Arrivano dal Camerun, dal Togo, dalla Nigeria e da altri Paesi dell’Africa subsahariana: sono stati sistemati al quarto piano del grande edificio che fa parte del complesso del Seminario maggiore di San Massimo.
Una soluzione che aiuterà, sia pure per una piccola frazione, a tamponare la richiesta di accoglienza che aumenta giorno dopo giorno. La Chiesa veronese si era già detta favorevole a mettere a disposizione alcuni locali. Un proposito che ha dovuto scontrarsi con la realtà dei fatti: molti degli edifici non sono stati giudicati a norma per ospitare gli alloggi. Tra le ipotesi c’era, per l’appunto, anche quella del seminario vero e proprio, bocciata dopo un sopralluogo dei vigili. La quadra è stata trovata grazie all’intermediazione della Caritas, il cui centro accoglienza «Il Samaritano» è già pieno da tempo. Anche se la diocesi c’entra fino a un certo punto: amministrativamente, infatti, l’edificio del Cum appartiene alla Conferenza Episcopale Italiana.

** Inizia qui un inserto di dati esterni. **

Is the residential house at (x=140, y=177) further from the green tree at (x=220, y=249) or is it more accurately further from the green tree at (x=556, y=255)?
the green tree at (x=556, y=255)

«Quando siamo stati contattati abbiamo detto subito di sì - spiega don Felice Tenero, vicedirettore del Cum veronese - era il minimo che potevamo fare, dato che siamo un centro missionario: anche se non possiamo andare oltre questo numero. Gli ospiti sono arrivati tra mercoledì e ieri (giovedì, ndr) visibilmente stanchi. C’è ancora qualche difficoltà a comunicare, ma presto conosceremo le loro storie». Ieri, per molti, la priorità è stata quella di connettersi a Skype, con un computer che è stato messo a loro disposizione. Per molti si è trattato del primo contatto con la famiglia dopo molto tempo.«Non sappiamo se siano riusciti a parlare con i familiari quando si trovavano in Libia - spiega un operatore che li segue - alcuni sono molto emozionati non appena sentono la voce dei genitori, dei fratelli o delle compagne, per altri sembra più ordinaria amministrazione».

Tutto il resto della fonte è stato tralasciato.